私は年老いた白い犬と霊園を歩いた

馬村 ありん

私は年老いた白い犬と霊園を歩いた

 自転車のペダルをこぐ足を止めたのは、前輪のライトが暗闇にうごめく白い生き物の姿をとらえたからだ。

 犬だ。私は思った。大型と呼ぶには小さく、中型と呼ぶには大きかった。頭のてっぺんから尻尾の先まで白い被毛に包まれており、街灯の青白い光をはね返していた。赤く太い首輪。下半身には犬用のおむつを履いていた。


「キミ、どこに行くんだい?」

 迷い犬に違いない。

 首輪をつけているということは飼い犬であるし、おむつを履いているということはなんらかのケアを受けているということだ。つまり、心配している人がいるということなのだ。

「どこかから逃げ出してきたのかい?」

 背後から話しかける私に一瞥いちべつくれると、犬は首を前に戻して、てくてくと歩きだした。

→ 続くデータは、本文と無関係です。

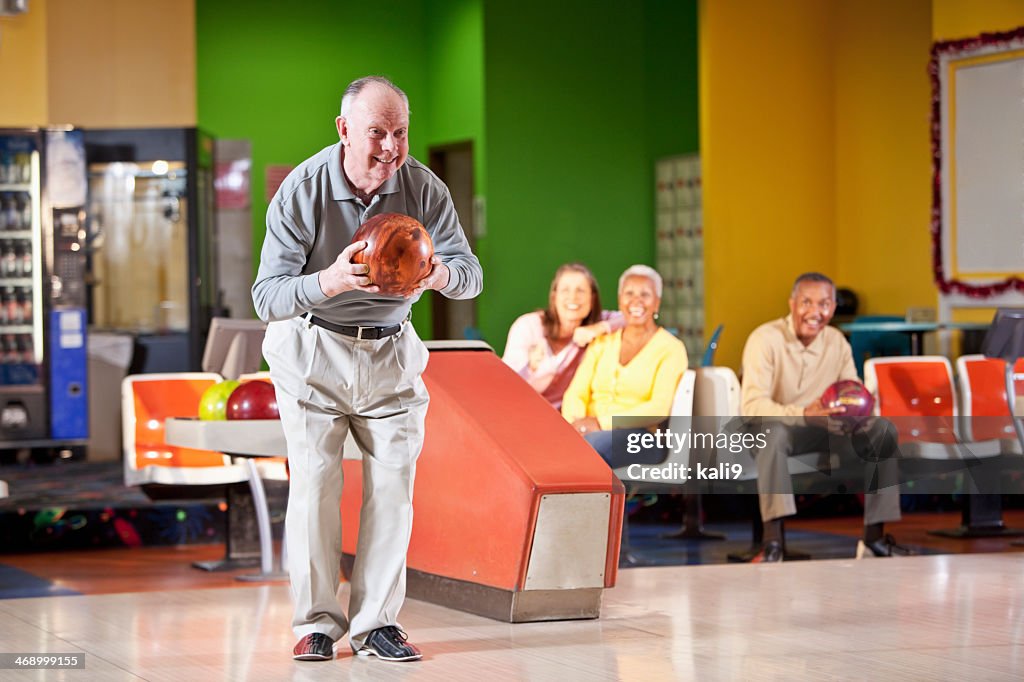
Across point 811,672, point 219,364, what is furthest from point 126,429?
point 811,672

 犬の歩みには確固たる意思が感じられた。迷っているわけではなく、確実に目的地を見据えて歩いているようなのだ。


「お家に帰らなくていいの?」

 自転車を引きながら、私はその後ろ姿を追いかけた。自転車カゴの銭湯用具一式がカタカタ揺れた。

 犬がこちらを歓迎している様子は一ミリもなかった。

 ――余計なお世話は焼かなくていいよ。

 背中でそう語られているような気がした。


 家庭で犬を飼っていたことがあった。

 それほど昔の話じゃない。私が小学生の頃なので、いまから十年ほど前のことだった。父が友人からもらってきたというダックスフントを抱えて帰ってきた。私と妹の面倒に加え犬の世話まですることになった母の苦労などいざ知らず、私は大喜びで犬を迎えた。

 黒い色のオスで、名前をミントにした。私が名付けた。

 六歳の時にミントは亡くなってしまった。お客さんが玄関のドアを開けた瞬間に家を飛び出してしまったのだ。その直後ミントは走ってきた自動車にひかれてしまった。即死だった。

 一家が悲しみに包まれた。『お前がちゃんと世話をしていないから悪いんだ』。お父さんがお母さんに放った一言はそのまま私にはね返ってきた。ミントの暮らす居間と玄関との境になっているドアを開けっ放しにしていたのは私だったからだ。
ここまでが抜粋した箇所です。